3 Little Things: Highlight Your Vision for Readiness in Your School Culture

Diverse group of elementary school students sitting at desks, smiling and raising their hands high above their heads.

Great things are not done by impulse, but by a series of small things brought together.

– Vincent van Gogh



These three suggestions are fairly quick and easy, and will move your school’s vision forward.

Develop a Shared Language

Add a section to your school newsletter each week that connects your vision for readiness goals to some of your newsletter topics and initiatives. This is quick and requires little time and effort, and helps the school community begin to develop a shared language and understanding of its vision for readiness.

Engage Early Adopters

Encourage early adopters to intentionally and regularly use shared language linked to your student outcomes within their day to day instruction. Remind them to model and be explicit about the skills that are already part of their classroom experience and to connect them to your vision for readiness. Help them reflect on ways to create opportunities where students can gain social-emotional, critical thinking, listening, and empathy skills, which are not traditionally graded or assessed.
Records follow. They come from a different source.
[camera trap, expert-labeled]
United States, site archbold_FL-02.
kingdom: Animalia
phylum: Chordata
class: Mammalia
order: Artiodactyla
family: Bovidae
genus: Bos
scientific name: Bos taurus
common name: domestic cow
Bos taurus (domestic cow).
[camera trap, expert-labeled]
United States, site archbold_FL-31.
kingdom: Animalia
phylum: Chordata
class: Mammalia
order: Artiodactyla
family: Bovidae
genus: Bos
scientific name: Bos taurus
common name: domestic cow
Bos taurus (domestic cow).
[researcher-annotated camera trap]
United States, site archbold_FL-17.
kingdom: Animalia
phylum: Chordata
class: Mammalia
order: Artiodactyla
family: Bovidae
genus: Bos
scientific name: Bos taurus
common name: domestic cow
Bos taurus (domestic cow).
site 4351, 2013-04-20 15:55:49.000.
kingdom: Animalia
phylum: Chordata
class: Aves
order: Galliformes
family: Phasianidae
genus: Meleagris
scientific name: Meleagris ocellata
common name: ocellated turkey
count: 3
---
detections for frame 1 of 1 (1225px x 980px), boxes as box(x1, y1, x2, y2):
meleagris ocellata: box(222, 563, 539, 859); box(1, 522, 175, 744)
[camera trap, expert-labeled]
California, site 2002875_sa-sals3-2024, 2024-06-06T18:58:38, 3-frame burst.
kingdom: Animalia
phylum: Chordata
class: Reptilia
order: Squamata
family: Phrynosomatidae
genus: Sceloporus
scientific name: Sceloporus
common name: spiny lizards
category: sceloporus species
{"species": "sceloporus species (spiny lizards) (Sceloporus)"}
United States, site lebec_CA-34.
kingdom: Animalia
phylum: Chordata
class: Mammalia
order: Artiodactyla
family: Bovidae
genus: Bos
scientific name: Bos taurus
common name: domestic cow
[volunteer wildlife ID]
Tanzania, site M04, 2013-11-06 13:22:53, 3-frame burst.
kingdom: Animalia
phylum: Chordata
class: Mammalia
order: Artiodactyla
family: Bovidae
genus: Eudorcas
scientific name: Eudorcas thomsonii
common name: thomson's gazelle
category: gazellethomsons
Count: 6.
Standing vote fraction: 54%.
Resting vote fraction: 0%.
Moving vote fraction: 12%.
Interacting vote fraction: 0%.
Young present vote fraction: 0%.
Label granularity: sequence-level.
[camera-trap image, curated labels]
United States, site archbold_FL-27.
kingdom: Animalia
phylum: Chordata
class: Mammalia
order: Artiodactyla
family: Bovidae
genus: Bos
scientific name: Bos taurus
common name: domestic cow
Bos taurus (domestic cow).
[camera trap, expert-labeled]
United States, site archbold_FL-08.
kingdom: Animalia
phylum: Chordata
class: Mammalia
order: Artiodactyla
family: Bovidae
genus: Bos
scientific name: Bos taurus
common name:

Create Instructional Rituals and Routines

Create instructional rituals and routines that connect to your shared vision for readiness. Identify where educators are already using pair-share techniques to support communication outcomes, or encourage them to find opportunities to do so. Use welcoming routines or rituals focused on elements of self-awareness or self-management. If you are a school that illustrates academic learning targets on your whiteboard as part of instruction, adding your vision for readiness student learning outcomes would be a natural little move to make.